## [Exercise requirements]
1. In the blog post on South America's indigenous uprising, change "uprising" to "revolt" and write out everything from "Chauvin goes on" down to "for their rights.".
2. In one to three sentences, give the reason the blog post on South America's indigenous uprising cites for indigenous leaders breaking with Ecuador's President Lucio Gutierrez.
3. Decide whether each statement agrees with the blog post on South America's indigenous uprising. Answer yes or no, and quote the deciding words. (a) Ecuador's first nationwide indigenous uprising took place in June 1990. (b) Luis Macas served as finance minister in the Gutierrez administration. (c) Ecuador's indigenous movement helped overthrow three presidents.

## [Text block]
South America’s Indigenous Uprising

Checking in on Bolivia, the AP says: “Nine months after nearly 60 people died in street fighting against plans to export natural gas, Bolivians peacefully voted to do just that in a referendum that appeared to boost a president trying to calm simmering social unrest.”

The story’s complicated; I defer to Bolivia expert Miguel Centellas to sort out the details.

Elsewhere, the Christian Science Monitor’s Lucien O. Chauvin tells us: “Sunday’s Bolivian vote divided indigenous groups; elsewhere natives battle for control over resources.”

Chauvin goes on to note that in Ecuador:

…the country’s indigenous movement, one of the strongest in the world, could be splitting. In the 14 years since the first nationwide uprising in June 1990, which protested the use of natural resources, Ecuador’s indigenous movement helped overthrow two presidents – Abdala Bucaram in 1997 and Jamil Mahuad in 2000 – and usher in important constitutional changes guaranteeing respect for their rights.

In 2002 the movement was instrumental in electing current President Lucio Gutierrez. But indigenous leaders have since broken with Mr. Gutierrez citing his failure to follow through on campaign promises, such as scrapping the US dollar as its currency and returning to the sucre.

The country’s principle indigenous groups are now calling for outside monitors. They have accused the government of instituting plans to divide their organizations and fuel violence.

“Lucio Gutierrez took advantage of all the sacrifices made by the indigenous movement and then betrayed us. I believe that his goal is to eliminate the indigenous movement,” says Luis Macas, a longtime indigenous leader who served as agriculture minister in the Gutierrez administration.

We shall what happens to Lucio. I know I must sound like a broken record at this point, but I’m telling you: the Ecuadorian Prez’s days are numbered. (Although my buddies Mike F. and Jordan L. have said not so fast.)

## [Dataset excerpts]
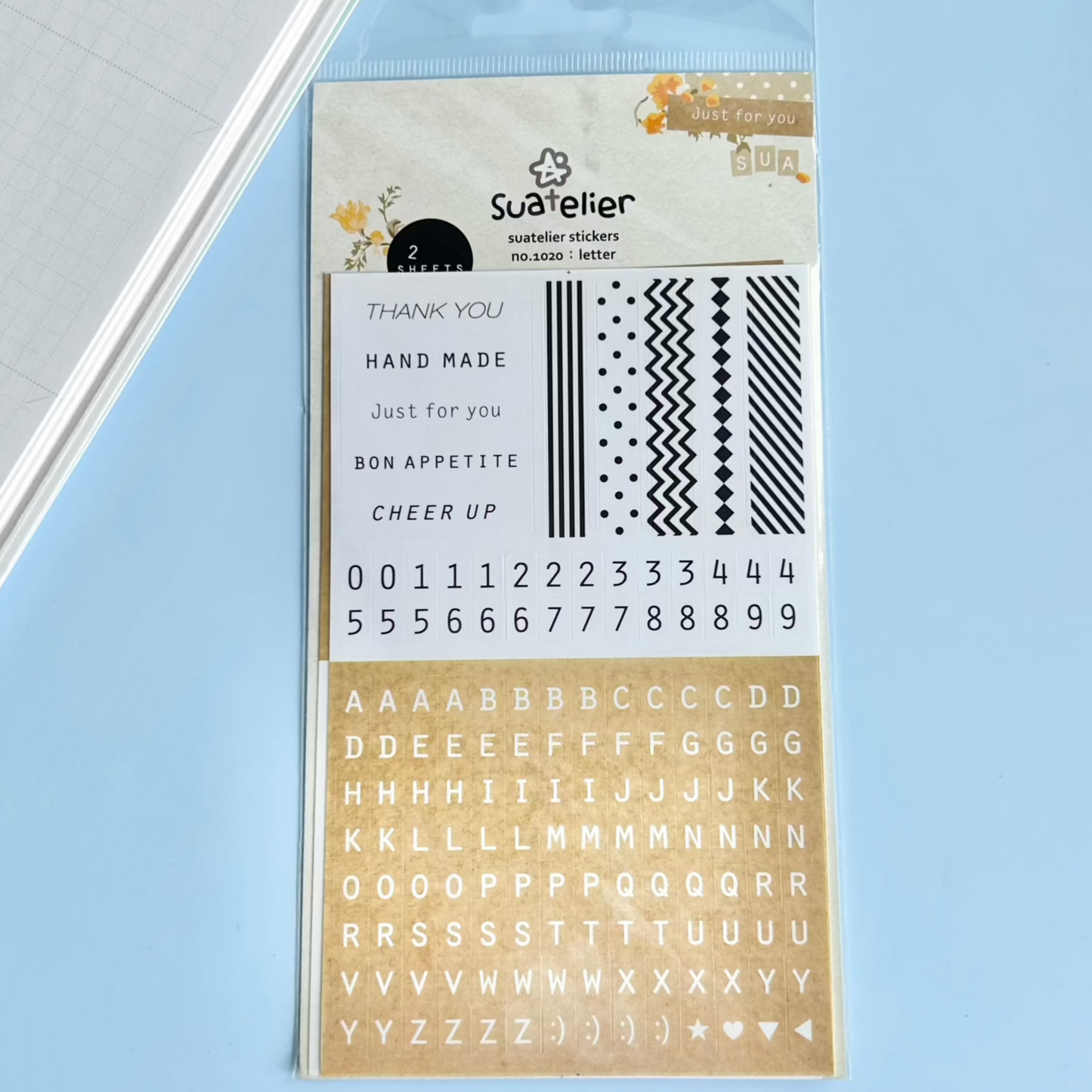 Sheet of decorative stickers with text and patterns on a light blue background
...
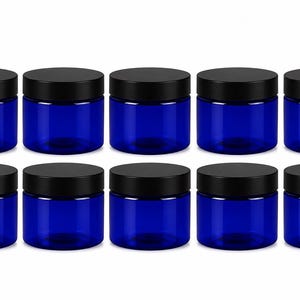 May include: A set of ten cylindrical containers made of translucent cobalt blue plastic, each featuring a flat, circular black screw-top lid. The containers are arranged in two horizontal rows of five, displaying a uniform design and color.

## [Responses in order]
1.
Chauvin goes on to note that in Ecuador:

…the country’s indigenous movement, one of the strongest in the world, could be splitting. In the 14 years since the first nationwide revolt in June 1990, which protested the use of natural resources, Ecuador’s indigenous movement helped overthrow two presidents – Abdala Bucaram in 1997 and Jamil Mahuad in 2000 – and usher in important constitutional changes guaranteeing respect for their rights.

2. Indigenous leaders broke with Gutierrez because he failed to follow through on his campaign promises. One example was his promise to scrap the US dollar as the currency and return to the sucre.

3.
(a) Yes: "the first nationwide uprising in June 1990"
(b) No: "who served as agriculture minister in the Gutierrez administration"
(c) No: "Ecuador’s indigenous movement helped overthrow two presidents"